Jacqui, who was diagnosed with multiple sclerosis a year before she and Steven met, was only mildly affected by the disease at first, with the episodic flare-ups characteristic of the relapsing-remitting phase of the disease. She gave birth to Jonah, her blond haired, blue-eyed California boy in 1990. He was one of the first twenty-five babies born at the then brand new Irvine Medical Center (now Hoag Hospital Irvine), receiving a US Savings Bond in commemoration of the event. Jacqui’s MS symptoms were in remission while she was pregnant and nursing, which led her to joke to her neurologist that perhaps she should consider a career as a wet nurse. Now, more than twenty years later, she is significantly disabled, and spends her days at home, mostly interacting with others via the Internet or through MS support group meetings.
Steven does lot to help take care of Jacqui, and they have occasionally had in-home help. Steven took on that role during a period of unemployment, having been part of large layoff at Hoag Hospital at the end of 2011, where as an in-house counsel he had supported Hoag’s IT projects and programs. He’s recently joined the legal department of a technology retailer in Los Angeles County, so the couple has begun looking for a new daytime caregiver for Jacqui.

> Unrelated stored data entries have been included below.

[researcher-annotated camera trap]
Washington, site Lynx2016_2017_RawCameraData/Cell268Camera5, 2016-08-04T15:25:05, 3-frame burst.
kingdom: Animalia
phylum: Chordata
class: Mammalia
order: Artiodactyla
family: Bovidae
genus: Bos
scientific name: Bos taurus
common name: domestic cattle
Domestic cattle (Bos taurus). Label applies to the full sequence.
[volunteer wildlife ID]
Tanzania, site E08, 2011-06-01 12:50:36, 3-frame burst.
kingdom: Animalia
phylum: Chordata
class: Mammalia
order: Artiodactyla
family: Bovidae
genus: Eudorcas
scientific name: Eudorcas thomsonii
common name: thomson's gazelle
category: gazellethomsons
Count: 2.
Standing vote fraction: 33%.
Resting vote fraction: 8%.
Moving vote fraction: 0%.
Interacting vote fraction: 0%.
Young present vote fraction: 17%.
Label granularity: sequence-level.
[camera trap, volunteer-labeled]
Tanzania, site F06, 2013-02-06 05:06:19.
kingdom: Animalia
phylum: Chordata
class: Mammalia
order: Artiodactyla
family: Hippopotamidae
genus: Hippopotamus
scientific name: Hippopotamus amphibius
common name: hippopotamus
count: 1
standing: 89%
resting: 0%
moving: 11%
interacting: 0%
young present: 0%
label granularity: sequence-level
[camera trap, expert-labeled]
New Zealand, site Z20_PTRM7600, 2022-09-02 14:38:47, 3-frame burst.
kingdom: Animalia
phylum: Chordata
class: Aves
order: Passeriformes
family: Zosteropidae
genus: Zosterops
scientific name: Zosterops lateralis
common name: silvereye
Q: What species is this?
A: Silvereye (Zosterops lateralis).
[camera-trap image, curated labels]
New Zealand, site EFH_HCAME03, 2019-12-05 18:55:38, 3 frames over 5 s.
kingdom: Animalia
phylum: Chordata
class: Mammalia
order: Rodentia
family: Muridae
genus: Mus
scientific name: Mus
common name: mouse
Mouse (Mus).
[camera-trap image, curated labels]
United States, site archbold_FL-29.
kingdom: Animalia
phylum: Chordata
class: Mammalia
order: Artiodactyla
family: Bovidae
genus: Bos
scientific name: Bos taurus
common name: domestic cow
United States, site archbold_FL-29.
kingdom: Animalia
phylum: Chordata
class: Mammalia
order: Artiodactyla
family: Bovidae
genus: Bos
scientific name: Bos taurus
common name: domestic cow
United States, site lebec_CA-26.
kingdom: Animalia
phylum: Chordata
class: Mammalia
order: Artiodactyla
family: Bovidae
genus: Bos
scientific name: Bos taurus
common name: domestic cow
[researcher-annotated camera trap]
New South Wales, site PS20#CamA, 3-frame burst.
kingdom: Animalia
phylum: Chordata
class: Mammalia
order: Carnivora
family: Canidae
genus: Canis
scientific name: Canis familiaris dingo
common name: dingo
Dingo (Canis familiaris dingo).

Although Jacqui loves seeing Steven perform, she doesn’t relish her role as theater widow during the rehearsal process. Thankfully, the rehearsal period for this production of FIDDLER only lasts a month. The two of them consider much of their life together to be a real life sit-com, and as most coupled folks can testify, a strong sense of humor is a valuable asset in just about any long-term relationship. She’s watched Steven participate in two CHOC Follies productions and play Herr Schultz in Irvine Valley College’s production of Cabaret, all in the past three years.
Once the final curtain comes down on this production of FIDDLER, Steven will take time away from his theatrical activities as he’s a candidate for hip replacement. He quips that although Lazar and Tevye have had their differences, it really is time to let bygones be bygones: perhaps Steven’s Lazar will ask his orthopedic surgeon if he’d be willing to take a look at that troublesome leg on Tevye’s horse.